The emergence of blogs and social media provided a soap box for anyone to share their opinions – and the breadth and depth of content on any given subject multiplied. Brands struggled to gauge influence in the brave new world where popularity was claimed through follower counts and online engagement.
Many brands have stumbled by thinking that bigger means better when it comes to influence, but in business it is usually defined at a micro – not a macro – level. IBM’s CMO Michelle Peluso put it simply in a recent interview with Forbes: “It’s not necessarily about how many followers someone has, but rather what makes them valuable and interesting to their audience.”
IT Managers, for example, are unlikely to consult a self-declared influencer with several hundred thousand Twitter followers when evaluating new software. They are far more likely to trust the opinions of a small group of experts, who have built their reputations over many years within a specific field and who are part of modest but highly engaged online communities.

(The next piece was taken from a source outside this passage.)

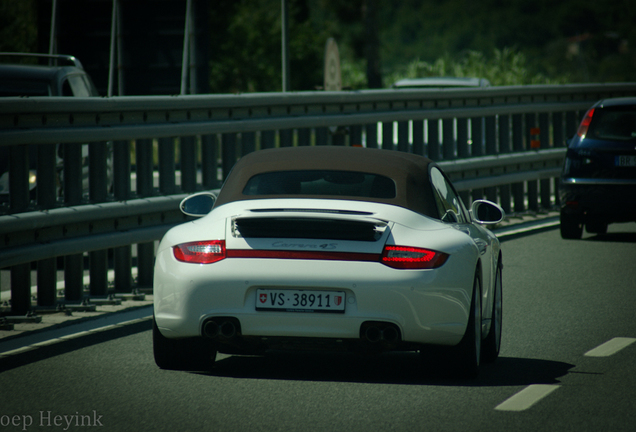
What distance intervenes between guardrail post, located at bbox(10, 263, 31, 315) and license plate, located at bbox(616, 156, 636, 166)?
8.16 meters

Engaging the wrong influencers can be costly, in lost time, money, and most of all credibility. Back the wrong horse and you’ll erode trust, rather than build it. Knowing how to separate the wheat from the chaff is a critical skill.
Influence depends on the human touch
B2B marketers should approach influencer identification with diligence and healthy skepticism. While a growing list of tech solutions claim to identify and measure influence, the reality is that influence is still a very human trait. For the time being, technology lacks the nuance and sophistication to provide a silver bullet.
Lists of influencers created from social outputs and evidenced with numbers can look like a seductively quick fix. But find one in a market you know well in order to assess their provenance. I’d suggest you may find legitimate influencers diluted by self-promoters, amplifiers and agenda-driven opinions (the PR team run the account).
To find the genuine influencers, you must immerse yourself in your target community. Start with your customers and prospects, and build a picture of whose opinions matter to them. Technology can play a supporting role from this point, helping you to plot connections between contributors – analysing their conversations and surfacing new individuals to feed into the process.
Be wary of scale and volume. Sending 50 tweets a day to 50,000 followers is a barrage of news, not a source of considered opinion. Also, genuine influencers don’t just broadcast – they engage. Can you see a genuine connection with the audience?
When it comes to engaging influencers, ensure you offer a fair exchange of value. But be aware that the most valuable influencers are typically those motivated by opportunities to learn and contribute, rather than by monetary compensation. In the words of IBM’s Michelle Peluso, “whoever you choose to associate with your brand – they have to have that authentic connection. It simply can’t be manufactured or bought.”